## EXERCISE OBJECTIVE
Include in the output the line containing "How far are (367,199)" and each subsequent line of the records, through the end, transcribed exactly. Add nothing else.

[Data records]

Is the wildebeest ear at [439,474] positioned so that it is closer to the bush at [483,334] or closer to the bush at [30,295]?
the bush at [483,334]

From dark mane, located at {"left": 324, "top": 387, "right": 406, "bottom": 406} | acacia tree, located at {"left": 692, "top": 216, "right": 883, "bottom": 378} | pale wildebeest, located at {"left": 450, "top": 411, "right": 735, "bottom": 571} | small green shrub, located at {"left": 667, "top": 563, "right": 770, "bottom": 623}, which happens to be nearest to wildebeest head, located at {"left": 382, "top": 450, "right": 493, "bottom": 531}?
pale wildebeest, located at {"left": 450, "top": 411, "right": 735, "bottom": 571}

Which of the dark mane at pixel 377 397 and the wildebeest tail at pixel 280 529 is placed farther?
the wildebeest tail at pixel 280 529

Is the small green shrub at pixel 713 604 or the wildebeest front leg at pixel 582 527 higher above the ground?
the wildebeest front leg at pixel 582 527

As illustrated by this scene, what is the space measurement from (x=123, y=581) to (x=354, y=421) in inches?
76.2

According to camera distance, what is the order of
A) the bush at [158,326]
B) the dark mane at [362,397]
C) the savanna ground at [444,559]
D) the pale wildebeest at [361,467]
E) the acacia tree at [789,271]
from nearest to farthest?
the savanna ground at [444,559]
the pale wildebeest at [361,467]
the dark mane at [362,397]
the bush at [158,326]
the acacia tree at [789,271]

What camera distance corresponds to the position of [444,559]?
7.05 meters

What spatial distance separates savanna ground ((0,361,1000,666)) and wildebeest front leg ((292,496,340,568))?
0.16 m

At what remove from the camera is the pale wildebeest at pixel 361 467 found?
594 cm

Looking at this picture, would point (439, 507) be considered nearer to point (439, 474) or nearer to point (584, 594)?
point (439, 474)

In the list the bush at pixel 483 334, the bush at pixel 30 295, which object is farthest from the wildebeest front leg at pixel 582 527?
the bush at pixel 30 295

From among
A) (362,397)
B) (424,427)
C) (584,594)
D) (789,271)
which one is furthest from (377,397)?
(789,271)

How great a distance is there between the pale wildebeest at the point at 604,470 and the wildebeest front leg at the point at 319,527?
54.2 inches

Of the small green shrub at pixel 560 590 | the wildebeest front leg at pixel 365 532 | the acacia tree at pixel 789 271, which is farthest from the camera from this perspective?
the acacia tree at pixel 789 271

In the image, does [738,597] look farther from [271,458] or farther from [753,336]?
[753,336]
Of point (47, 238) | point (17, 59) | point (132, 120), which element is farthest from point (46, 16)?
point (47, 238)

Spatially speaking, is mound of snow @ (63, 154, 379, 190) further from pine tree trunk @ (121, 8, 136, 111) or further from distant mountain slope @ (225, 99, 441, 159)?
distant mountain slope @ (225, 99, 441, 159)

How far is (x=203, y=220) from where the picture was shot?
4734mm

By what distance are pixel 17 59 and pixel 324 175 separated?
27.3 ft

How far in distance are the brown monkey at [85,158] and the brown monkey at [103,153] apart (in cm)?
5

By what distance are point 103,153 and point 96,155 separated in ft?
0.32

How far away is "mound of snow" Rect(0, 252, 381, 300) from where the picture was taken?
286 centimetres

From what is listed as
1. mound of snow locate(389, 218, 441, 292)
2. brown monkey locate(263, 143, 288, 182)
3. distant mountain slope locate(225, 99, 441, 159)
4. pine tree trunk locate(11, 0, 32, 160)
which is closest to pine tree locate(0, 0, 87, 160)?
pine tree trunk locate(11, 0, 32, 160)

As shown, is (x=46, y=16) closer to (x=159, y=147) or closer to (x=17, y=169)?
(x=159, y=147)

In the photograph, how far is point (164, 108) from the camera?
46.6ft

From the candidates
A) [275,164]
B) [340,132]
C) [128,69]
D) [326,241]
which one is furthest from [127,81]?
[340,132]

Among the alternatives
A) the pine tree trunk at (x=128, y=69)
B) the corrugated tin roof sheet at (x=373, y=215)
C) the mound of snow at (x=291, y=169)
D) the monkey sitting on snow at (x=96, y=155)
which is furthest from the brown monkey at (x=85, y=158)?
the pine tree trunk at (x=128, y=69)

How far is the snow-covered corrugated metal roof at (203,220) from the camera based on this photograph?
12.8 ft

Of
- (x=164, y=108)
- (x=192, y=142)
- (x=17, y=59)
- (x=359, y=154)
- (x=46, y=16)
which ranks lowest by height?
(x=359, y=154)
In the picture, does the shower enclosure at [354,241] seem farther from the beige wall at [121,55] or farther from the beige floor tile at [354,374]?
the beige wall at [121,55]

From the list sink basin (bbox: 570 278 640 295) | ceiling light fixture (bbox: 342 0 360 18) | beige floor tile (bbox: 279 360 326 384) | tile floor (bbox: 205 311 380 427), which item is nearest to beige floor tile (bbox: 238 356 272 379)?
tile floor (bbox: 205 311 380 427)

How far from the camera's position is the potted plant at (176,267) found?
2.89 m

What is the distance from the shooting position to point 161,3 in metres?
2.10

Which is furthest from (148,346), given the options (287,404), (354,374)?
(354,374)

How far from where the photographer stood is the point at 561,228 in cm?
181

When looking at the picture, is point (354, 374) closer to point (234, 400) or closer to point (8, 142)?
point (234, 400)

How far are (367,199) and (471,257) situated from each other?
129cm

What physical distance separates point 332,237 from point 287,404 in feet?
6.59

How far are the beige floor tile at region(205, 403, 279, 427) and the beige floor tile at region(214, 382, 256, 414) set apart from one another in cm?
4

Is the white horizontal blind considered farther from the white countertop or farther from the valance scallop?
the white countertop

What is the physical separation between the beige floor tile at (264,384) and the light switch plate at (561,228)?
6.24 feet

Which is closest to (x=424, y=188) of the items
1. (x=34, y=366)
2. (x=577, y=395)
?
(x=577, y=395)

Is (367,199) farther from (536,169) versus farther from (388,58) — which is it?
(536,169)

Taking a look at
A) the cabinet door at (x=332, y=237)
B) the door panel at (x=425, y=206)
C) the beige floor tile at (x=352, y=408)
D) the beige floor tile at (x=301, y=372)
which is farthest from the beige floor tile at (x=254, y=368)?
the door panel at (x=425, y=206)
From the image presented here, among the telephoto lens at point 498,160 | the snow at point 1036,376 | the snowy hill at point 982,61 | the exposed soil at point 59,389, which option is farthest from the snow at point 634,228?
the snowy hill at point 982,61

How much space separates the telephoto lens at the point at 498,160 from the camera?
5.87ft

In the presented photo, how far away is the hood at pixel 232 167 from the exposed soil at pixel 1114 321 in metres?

## OUTPUT BELOW
How far are (367,199) and (471,257) situated from each other?
129cm

What physical distance separates point 332,237 from point 287,404 in feet?
6.59

How far are the beige floor tile at region(205, 403, 279, 427) and the beige floor tile at region(214, 382, 256, 414) set apart from one another in cm?
4

Is the white horizontal blind considered farther from the white countertop or farther from the valance scallop?
the white countertop

What is the physical separation between the beige floor tile at (264,384) and the light switch plate at (561,228)?
6.24 feet

Which is closest to (x=424, y=188) of the items
1. (x=34, y=366)
2. (x=577, y=395)
?
(x=577, y=395)

Is (367,199) farther from (536,169) versus farther from (388,58) — which is it?
(536,169)

Taking a look at
A) the cabinet door at (x=332, y=237)
B) the door panel at (x=425, y=206)
C) the beige floor tile at (x=352, y=408)
D) the beige floor tile at (x=301, y=372)
which is farthest from the beige floor tile at (x=254, y=368)?
the door panel at (x=425, y=206)
From the image presented here, among the telephoto lens at point 498,160 | the snow at point 1036,376 | the snowy hill at point 982,61 | the exposed soil at point 59,389, which option is farthest from the snow at point 634,228?
the snowy hill at point 982,61

How much space separates the telephoto lens at the point at 498,160 from the camera?
5.87ft

In the presented photo, how far away is the hood at pixel 232 167 from the exposed soil at pixel 1114 321 in metres?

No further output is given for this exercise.